Le Prince ricana. Sa sœur avait raison. Signal ou pas, tous les serviteurs de son père devaient déjà être sur le pied de guerre pour accueillir Démétrios, le roi de l'île Azur, et sa suite. La tradition veut que la veille du Tournoi, le roi hôte organise une très grande fête pour le roi invité, et évidemment, à chaque édition, chacun rivalise de faste avec l'autre pour lui en mettre plein la vue. C'est presque comme si le Prince sentait déjà l'odeur de la pintade braisée et des panais frits. Et du vin acidulé. Surtout ne pas oublier le vin.

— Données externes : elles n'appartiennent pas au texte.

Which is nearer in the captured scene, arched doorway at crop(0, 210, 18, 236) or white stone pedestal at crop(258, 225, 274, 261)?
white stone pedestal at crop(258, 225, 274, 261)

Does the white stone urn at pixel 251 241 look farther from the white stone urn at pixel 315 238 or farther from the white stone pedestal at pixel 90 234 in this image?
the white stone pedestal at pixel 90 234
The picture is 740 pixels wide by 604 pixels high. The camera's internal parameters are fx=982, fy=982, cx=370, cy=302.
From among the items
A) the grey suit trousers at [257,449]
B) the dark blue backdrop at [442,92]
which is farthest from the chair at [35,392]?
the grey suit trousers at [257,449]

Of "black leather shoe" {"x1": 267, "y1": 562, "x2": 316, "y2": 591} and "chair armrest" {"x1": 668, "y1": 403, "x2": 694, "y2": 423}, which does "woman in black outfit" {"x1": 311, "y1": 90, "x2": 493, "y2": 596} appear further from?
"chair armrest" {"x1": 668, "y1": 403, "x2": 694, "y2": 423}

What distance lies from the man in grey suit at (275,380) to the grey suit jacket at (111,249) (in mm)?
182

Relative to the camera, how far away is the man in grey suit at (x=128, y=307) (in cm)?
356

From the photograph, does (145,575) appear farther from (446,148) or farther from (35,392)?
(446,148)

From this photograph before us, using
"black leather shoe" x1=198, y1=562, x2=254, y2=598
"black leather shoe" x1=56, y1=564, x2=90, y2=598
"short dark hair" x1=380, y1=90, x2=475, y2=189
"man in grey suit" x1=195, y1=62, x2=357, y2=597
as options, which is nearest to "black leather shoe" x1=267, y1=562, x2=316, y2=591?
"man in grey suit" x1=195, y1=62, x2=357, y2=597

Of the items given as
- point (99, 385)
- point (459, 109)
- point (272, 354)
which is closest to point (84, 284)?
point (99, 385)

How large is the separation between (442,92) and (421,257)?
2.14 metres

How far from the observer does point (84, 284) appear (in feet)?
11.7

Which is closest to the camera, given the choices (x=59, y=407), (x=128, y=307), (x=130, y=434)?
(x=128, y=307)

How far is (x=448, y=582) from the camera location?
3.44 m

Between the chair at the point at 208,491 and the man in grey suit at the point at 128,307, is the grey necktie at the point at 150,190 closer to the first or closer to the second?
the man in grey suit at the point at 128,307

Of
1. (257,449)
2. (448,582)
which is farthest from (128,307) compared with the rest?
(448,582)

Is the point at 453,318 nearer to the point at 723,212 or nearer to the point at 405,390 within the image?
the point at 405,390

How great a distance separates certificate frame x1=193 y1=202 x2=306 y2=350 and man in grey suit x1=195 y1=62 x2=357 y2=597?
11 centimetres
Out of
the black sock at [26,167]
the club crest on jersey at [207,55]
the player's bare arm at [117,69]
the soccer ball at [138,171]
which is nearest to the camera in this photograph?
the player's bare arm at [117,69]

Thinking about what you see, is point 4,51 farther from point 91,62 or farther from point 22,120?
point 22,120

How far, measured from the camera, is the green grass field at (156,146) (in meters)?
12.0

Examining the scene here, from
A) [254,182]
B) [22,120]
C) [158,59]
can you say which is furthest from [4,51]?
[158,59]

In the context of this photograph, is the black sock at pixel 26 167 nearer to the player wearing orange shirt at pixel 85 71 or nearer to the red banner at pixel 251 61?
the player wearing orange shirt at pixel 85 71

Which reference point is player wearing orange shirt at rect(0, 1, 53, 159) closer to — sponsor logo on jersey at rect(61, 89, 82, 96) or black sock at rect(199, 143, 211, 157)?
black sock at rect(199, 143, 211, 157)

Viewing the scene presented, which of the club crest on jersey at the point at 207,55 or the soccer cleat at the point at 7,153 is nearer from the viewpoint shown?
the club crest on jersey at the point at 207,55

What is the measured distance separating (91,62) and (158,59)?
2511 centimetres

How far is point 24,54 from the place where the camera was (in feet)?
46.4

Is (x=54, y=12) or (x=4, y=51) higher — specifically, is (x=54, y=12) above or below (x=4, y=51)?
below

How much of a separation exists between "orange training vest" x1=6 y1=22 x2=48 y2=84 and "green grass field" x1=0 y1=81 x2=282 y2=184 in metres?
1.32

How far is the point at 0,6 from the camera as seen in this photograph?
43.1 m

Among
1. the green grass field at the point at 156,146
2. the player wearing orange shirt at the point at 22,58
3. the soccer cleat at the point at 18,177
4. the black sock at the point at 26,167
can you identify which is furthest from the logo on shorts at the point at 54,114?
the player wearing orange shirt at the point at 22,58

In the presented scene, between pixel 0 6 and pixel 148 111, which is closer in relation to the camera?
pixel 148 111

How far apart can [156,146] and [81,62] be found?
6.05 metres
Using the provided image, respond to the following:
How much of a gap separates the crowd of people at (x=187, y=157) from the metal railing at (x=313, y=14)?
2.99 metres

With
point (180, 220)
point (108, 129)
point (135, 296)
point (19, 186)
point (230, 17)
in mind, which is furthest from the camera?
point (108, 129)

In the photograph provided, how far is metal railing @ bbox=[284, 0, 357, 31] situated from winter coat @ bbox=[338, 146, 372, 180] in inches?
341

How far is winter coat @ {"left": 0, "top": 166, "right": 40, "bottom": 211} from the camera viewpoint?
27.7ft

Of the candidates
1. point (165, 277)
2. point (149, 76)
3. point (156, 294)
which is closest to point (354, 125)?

— Pourquoi passer la journée ici alors ? lui demanda le Prince
— Parce que si je traîne au château ou dans la citadelle, papa risque de me tomber dessus, tout simplement. Et il va régner une telle agitation dans quelques heures que je préfère rester au calme ici!
Le Prince baisa alors tendrement le front de sa sœur, se libéra de son emprise et se leva, avant d'épousseter le sable sur ses vêtements.
— Où vas-tu ? lui demanda la jeune fille.
— Toi il ne faut pas que notre père te trouve en ville, mais pour moi c'est tout l'inverse justement! S'il ne me trouve pas, je vais avoir droit à un énième sermon sur mes obligations d'héritier. J'imagine qu'il a une tonne de tâche à me confier pour la préparation du Tournoi.
— C'est bien la première fois que tu te soucies des sermons de notre père et la première année que tu te soucies de l'organisation de ce Tournoi, lui rétorqua-t-elle un peu sèchement, même si en vérité elle était plutôt inquiète.
En guise de réponse, la jeune fille obtint un soupir et un regard plein de tendresse. Puis le Prince lui fit une révérence exagérément ridicule, ce qui fit une fois de plus pouffer sa sœur, avant de partir en direction du château...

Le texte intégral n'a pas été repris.